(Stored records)

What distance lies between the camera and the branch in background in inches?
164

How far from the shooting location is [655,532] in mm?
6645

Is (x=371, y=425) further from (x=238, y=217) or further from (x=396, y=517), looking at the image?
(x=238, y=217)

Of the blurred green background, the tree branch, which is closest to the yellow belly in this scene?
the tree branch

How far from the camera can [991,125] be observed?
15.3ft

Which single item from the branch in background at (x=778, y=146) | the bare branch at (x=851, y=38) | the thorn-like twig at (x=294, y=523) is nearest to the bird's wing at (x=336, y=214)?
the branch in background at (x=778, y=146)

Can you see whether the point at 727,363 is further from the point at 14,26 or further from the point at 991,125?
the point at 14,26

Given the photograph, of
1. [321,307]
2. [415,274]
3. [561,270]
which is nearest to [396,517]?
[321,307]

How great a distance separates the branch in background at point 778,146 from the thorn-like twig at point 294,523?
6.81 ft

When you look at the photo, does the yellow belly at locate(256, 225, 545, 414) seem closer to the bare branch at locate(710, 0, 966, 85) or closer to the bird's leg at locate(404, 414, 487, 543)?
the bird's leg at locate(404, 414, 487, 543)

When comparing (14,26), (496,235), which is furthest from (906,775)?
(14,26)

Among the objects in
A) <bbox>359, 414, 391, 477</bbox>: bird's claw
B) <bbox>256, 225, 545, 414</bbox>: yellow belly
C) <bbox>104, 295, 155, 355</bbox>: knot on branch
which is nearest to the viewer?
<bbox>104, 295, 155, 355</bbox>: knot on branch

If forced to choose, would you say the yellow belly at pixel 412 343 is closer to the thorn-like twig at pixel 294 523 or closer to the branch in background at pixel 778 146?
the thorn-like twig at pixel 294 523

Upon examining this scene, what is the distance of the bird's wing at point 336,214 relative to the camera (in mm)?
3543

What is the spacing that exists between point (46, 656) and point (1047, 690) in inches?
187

§ **The task**
Retype all of the records above without changing a single character.

§ **Exercise output**
What distance lies between the camera and the branch in background in inches?
164

How far from the shooting location is [655,532] in mm?
6645

Is (x=371, y=425) further from (x=238, y=217) or further from (x=396, y=517), looking at the image?
(x=238, y=217)

Of the blurred green background, the tree branch, which is closest to the yellow belly in this scene?
the tree branch

How far from the camera can [991,125] be observed?
15.3ft

Which single item from the branch in background at (x=778, y=146) | the bare branch at (x=851, y=38) | the thorn-like twig at (x=294, y=523) is nearest to the bird's wing at (x=336, y=214)?
the branch in background at (x=778, y=146)

Can you see whether the point at 727,363 is further from the point at 14,26 or further from the point at 991,125?
the point at 14,26

Given the photograph, of
1. [321,307]
2. [415,274]
3. [561,270]
which is nearest to [396,517]?
[321,307]

How great a distance separates the branch in background at point 778,146 from the thorn-like twig at point 294,523?
6.81 ft

When you look at the photo, does the yellow belly at locate(256, 225, 545, 414) seem closer to the bare branch at locate(710, 0, 966, 85) or closer to the bird's leg at locate(404, 414, 487, 543)?
the bird's leg at locate(404, 414, 487, 543)

When comparing (14,26), (496,235), which is furthest from (906,775)?
(14,26)

Among the objects in
A) <bbox>359, 414, 391, 477</bbox>: bird's claw
B) <bbox>256, 225, 545, 414</bbox>: yellow belly
C) <bbox>104, 295, 155, 355</bbox>: knot on branch
which is nearest to the viewer?
<bbox>104, 295, 155, 355</bbox>: knot on branch

If forced to choose, would you say the yellow belly at pixel 412 343 is closer to the thorn-like twig at pixel 294 523 or closer to the branch in background at pixel 778 146?
the thorn-like twig at pixel 294 523

Upon examining this scene, what is the distance of the bird's wing at point 336,214 relative to the camera (in mm)?
3543

What is the spacing that exists between point (46, 656) and point (1047, 690) in inches?
187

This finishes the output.